■ Source records
§

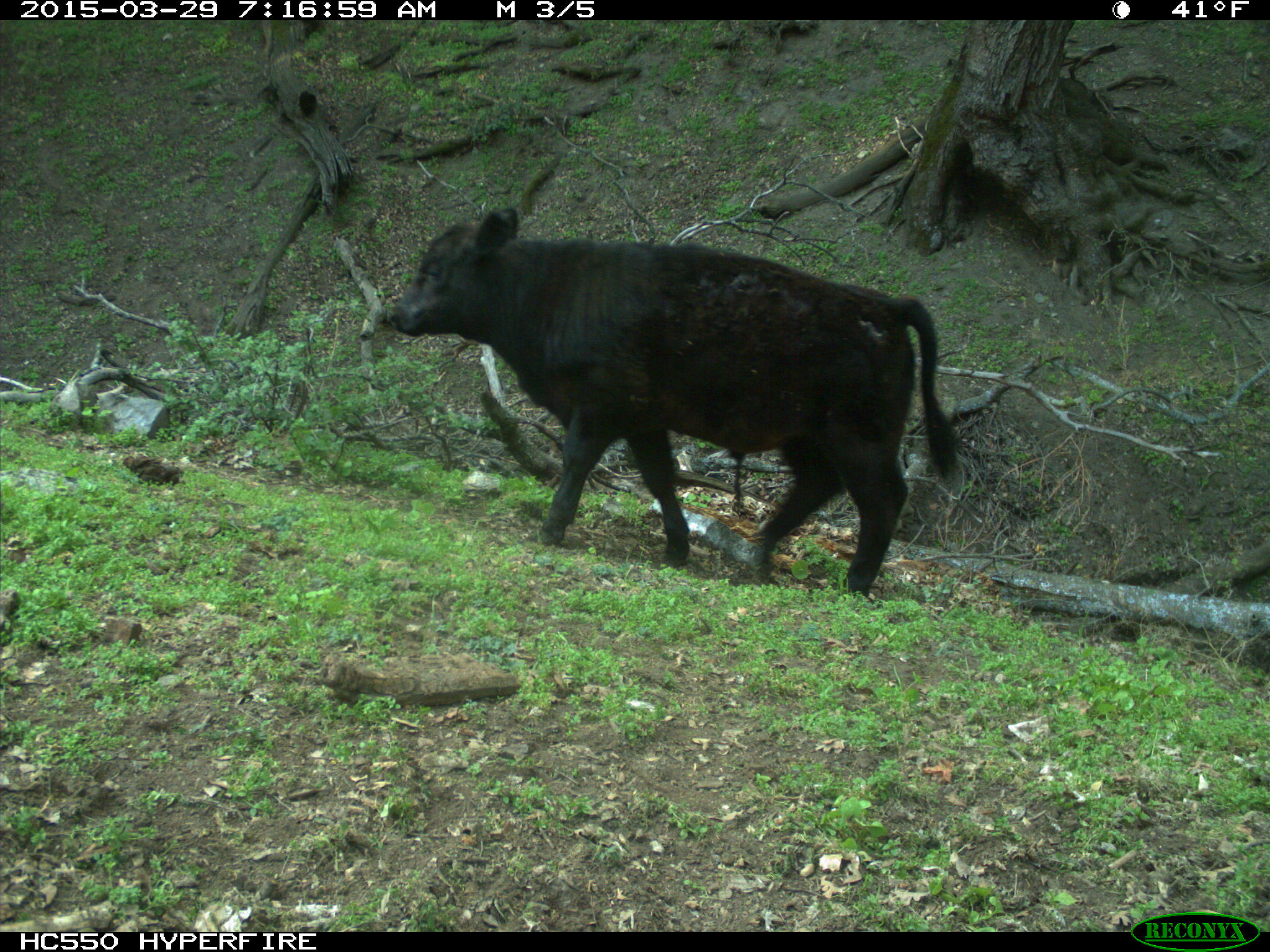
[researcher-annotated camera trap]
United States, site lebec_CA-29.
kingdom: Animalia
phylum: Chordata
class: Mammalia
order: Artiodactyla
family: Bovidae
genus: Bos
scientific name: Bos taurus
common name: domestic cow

§

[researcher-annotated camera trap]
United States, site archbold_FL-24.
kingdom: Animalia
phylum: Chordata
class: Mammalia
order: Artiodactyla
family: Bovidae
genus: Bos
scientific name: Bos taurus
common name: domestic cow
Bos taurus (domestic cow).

§

■ Exercise goal
Using the listing above, work out how many lines contain the string "States" and return only that number.

■ Answer to this task
2